*VORLIEGENDER TEXT*

<<<<

Komm da wieder raus... Komm und leb!

13. Juni 2018 in Jugend


Ist es nicht manchmal herrlich sich noch einmal genüsslich in seinem Grab aus Selbstmitleid zurückzulegen in der Hoffnung, dass noch jemand Mitleidsrosen hinterherwirft?" Die Jugendkolumne von kath.net - Diese Woche ein Beitrag von Lucia Kirchgasser


Salzburg (kath.net)
Letztens bin ich krank geworden und musste deshalb früher heimfahren. Ich habe mir gedacht: „Luci sei vernünftig, fahr früher, dann kannst du dich gleich ins Bett legen und bist morgen wieder fit.“ Ich setz mich also in den Zug und fahr den ersten Teil der Strecke. Ich fühl mich elend und würd gern schlafen, aber leider muss ich umsteigen. Schon nach wenigen Minuten am Bahnsteig kommt die Durchsage, dass mein Anschlusszug um 70 Minuten Verspätung hat.

>>>>

*SCHRIFTLICHE AUFGABE 1*
Bitte ermittle alle Zeilen der Datensätze unten, in denen die Zeichenfolge „whole“ als ganzes Wort vorkommt, und schreib sie unverändert ab.

*INHALT DES DATENSATZES*
<<<<

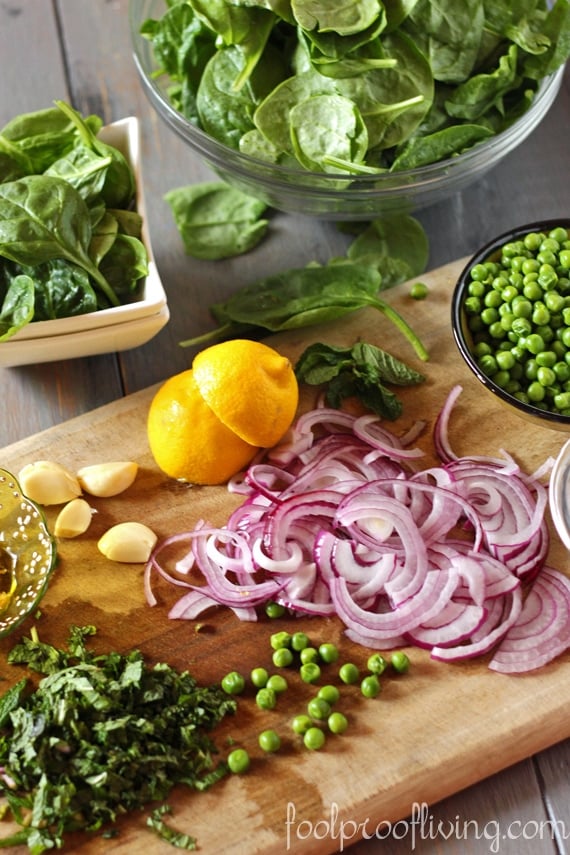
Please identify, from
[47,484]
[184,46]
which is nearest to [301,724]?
[47,484]

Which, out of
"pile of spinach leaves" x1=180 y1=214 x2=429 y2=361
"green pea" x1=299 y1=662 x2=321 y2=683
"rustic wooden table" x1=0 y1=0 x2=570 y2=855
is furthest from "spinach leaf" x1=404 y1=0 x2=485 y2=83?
"green pea" x1=299 y1=662 x2=321 y2=683

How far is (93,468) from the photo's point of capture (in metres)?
2.19

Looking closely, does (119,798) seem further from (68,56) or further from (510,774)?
(68,56)

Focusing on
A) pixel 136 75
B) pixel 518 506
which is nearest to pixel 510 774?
pixel 518 506

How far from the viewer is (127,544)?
2.10 m

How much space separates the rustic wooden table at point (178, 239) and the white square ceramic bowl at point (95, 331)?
15 cm

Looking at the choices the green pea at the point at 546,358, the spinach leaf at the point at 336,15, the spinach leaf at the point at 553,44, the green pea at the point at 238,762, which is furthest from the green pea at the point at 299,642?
→ the spinach leaf at the point at 553,44

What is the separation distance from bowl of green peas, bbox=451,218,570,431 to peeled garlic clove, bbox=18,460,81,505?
0.97 meters

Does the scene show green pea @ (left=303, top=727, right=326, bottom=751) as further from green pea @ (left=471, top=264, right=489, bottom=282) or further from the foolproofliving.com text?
green pea @ (left=471, top=264, right=489, bottom=282)

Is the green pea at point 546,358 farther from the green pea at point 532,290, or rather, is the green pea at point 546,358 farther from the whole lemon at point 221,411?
the whole lemon at point 221,411

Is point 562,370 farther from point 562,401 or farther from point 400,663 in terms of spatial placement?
point 400,663

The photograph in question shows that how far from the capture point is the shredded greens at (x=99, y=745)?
1.78 m

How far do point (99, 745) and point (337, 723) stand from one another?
47 centimetres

>>>>

*SCHRIFTLICHE AUFGABE 2*
Liste sämtliche Verbformen aus dem Satz der Kolumne auf, der mit „Letztens bin ich krank geworden“ beginnt.

*LÖSUNG 1*
Is the green pea at point 546,358 farther from the green pea at point 532,290, or rather, is the green pea at point 546,358 farther from the whole lemon at point 221,411?
the whole lemon at point 221,411

*LÖSUNG 2*
bin, geworden, musste, heimfahren